- INSTRUCTIONS FOR THE TASK -
In the listing below, please print the line that contains "Is the dark" and every line that follows it, exactly.

Records from a dataset:
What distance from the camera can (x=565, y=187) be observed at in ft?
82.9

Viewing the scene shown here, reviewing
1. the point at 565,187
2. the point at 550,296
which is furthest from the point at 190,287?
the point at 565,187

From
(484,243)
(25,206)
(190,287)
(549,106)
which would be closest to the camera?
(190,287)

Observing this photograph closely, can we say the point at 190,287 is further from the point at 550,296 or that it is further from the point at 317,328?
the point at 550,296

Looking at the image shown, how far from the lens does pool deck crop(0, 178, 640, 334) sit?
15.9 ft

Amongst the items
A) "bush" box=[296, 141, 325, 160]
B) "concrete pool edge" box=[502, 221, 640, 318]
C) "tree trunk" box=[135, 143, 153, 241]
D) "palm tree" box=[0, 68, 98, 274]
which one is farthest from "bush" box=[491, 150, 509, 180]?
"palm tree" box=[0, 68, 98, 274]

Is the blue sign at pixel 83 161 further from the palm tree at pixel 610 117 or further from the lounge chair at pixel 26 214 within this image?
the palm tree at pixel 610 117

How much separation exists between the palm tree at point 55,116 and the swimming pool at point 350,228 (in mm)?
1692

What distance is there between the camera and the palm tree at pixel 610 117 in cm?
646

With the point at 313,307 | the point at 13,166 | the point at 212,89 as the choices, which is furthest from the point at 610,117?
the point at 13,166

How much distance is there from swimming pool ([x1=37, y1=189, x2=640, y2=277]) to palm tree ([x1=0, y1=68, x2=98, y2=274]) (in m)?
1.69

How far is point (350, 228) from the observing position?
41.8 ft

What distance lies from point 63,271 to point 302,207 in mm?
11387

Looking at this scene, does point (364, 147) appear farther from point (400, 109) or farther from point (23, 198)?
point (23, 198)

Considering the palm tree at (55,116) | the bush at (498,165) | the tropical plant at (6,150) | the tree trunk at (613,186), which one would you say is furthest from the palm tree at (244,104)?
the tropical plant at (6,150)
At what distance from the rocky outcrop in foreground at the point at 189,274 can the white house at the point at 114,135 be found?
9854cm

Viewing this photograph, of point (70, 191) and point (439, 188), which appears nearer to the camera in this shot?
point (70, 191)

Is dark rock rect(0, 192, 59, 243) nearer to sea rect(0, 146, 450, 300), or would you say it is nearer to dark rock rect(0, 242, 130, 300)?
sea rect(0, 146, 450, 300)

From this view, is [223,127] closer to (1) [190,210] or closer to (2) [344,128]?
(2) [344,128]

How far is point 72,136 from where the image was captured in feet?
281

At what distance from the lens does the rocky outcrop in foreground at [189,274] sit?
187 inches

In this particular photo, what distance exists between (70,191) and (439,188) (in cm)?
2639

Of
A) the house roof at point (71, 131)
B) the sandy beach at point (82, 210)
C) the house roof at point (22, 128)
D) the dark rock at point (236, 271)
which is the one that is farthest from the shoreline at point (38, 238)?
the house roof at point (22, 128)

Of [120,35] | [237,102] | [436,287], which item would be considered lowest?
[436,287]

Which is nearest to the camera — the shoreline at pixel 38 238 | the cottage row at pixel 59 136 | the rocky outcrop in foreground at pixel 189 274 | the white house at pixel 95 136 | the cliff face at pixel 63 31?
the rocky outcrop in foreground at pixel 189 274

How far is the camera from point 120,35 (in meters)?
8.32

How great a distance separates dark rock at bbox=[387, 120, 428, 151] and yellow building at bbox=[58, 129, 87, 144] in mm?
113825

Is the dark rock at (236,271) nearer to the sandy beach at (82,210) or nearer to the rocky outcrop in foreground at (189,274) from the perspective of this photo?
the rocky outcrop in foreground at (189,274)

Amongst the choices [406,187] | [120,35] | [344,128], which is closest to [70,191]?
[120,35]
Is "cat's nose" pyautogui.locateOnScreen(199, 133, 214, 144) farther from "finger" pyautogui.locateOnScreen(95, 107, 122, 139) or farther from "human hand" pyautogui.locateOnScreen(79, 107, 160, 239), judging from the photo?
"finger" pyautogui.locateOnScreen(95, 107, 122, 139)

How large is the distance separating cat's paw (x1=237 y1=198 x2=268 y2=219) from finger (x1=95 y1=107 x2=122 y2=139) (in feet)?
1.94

- FINISHED ANSWER -
Is the dark rock at (236,271) nearer to the sandy beach at (82,210) or nearer to the rocky outcrop in foreground at (189,274) from the perspective of this photo?
the rocky outcrop in foreground at (189,274)

Amongst the choices [406,187] | [120,35] | [344,128], which is closest to [70,191]?
[120,35]
Is "cat's nose" pyautogui.locateOnScreen(199, 133, 214, 144) farther from "finger" pyautogui.locateOnScreen(95, 107, 122, 139) or farther from "human hand" pyautogui.locateOnScreen(79, 107, 160, 239), judging from the photo?
"finger" pyautogui.locateOnScreen(95, 107, 122, 139)

How large is the distance separating cat's paw (x1=237 y1=198 x2=268 y2=219) from finger (x1=95 y1=107 x2=122 y2=139) (in feet)?
1.94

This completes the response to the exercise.